Background: Afatinib is a second-generation epidermal growth factor receptor-tyrosine kinase inhibitor (EGFR-TKI) that has been approved by the Food and Drug Administration for the treatment of advanced non-small cell lung cancer (NSCLC) harboring EGFR mutations. We performed a meta-analysis to assess the efficacy and safety of afatinib in advanced NSCLC. Methods: We searched PubMed, PMC database, EMBASE, Cochrane Library and Web of Science to obtain the relevant literature.
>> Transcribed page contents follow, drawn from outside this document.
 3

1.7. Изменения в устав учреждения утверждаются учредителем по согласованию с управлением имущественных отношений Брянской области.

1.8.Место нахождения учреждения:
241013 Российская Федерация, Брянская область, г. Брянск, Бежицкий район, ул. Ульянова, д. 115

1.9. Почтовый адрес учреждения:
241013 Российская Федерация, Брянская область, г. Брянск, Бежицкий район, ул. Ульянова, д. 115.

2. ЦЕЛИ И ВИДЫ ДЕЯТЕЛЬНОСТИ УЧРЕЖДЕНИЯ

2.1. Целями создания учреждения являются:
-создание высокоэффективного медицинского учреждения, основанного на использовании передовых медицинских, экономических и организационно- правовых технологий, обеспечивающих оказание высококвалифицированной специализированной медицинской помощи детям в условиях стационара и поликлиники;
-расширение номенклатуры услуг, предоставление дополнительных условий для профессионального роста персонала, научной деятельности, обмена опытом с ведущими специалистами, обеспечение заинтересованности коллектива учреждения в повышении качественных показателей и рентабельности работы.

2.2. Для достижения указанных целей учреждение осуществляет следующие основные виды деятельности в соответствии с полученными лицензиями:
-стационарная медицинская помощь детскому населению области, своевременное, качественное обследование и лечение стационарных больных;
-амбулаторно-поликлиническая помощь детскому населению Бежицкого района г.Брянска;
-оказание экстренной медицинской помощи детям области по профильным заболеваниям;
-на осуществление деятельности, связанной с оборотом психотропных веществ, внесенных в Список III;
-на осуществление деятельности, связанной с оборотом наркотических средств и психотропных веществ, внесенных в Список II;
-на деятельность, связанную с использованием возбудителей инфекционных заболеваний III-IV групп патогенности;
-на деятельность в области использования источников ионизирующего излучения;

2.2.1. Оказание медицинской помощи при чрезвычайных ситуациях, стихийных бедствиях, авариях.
The efficacy and safety of afatinib was assessed based on progression-free survival (PFS), overall survival (OS), overall response rate (ORR), primary grade 3/4 adverse events and fatal adverse events (FAEs). A subgroup analysis was performed according to control type for all end-points. Results: Seven randomized controlled trials were included, with a total of 3093 patients. The meta-analysis showed that afatinib treatment significantly prolonged PFS in patients compared with control groups (HR = 0.57, 95% CI: 0.42-0.76; P = 0.00), increased OS (HR = 0.91, 95% CI: 0.83-0.99; P = 0.04) and ORR (RR = 1.82, 95% CI: 1.13-2.93; P = 0.01). In terms of safety, afatinib significantly increased the incidence of diarrhea (RR = 8.9, 95% CI: 5.33-14.93; P = 0.00), rash (RR = 7.31, 95% CI: 1.56-34.12; P = 0.01) and stomatitis (RR = 6.45, 95% CI: 1.27-32.78; P = 0.03), compared with the control group. However, there was no significant difference in FAEs (RR = 0.75, 95% CI: 0.38-1.49; P = 0.41). Conclusions: This meta-analysis confirmed that afatinib extended survival, improved response rates and did not increase the risk of treatment-related mortality in advanced NSCLC. As a novel EGFR-TKI, afitinib has significant potential for clinical application.